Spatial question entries
>> begin

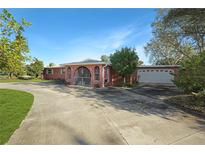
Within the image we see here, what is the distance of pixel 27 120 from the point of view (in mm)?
5320

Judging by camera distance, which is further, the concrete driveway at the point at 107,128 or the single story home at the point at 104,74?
the single story home at the point at 104,74

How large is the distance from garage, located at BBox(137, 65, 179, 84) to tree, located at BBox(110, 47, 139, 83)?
349 cm

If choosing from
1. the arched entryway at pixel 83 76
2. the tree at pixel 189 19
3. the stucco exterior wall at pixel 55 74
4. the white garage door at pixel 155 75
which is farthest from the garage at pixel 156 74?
the stucco exterior wall at pixel 55 74

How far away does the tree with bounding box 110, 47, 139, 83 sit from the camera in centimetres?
1612

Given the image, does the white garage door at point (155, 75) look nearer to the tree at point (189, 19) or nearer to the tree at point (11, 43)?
the tree at point (189, 19)

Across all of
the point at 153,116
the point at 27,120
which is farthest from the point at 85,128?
the point at 153,116

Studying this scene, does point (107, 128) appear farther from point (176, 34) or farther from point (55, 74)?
point (55, 74)

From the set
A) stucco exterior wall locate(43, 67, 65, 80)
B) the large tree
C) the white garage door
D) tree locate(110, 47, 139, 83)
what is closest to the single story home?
the white garage door

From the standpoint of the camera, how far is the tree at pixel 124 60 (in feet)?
52.9

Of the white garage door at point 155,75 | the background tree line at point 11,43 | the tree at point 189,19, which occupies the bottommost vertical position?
the white garage door at point 155,75
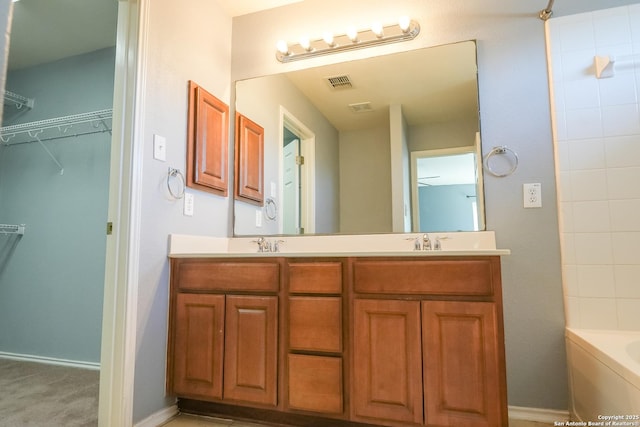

>> end

§ WHAT TO PRODUCE
How many lines in the rows above contain the word "story"? Reply with the number alone.

§ OUTPUT
3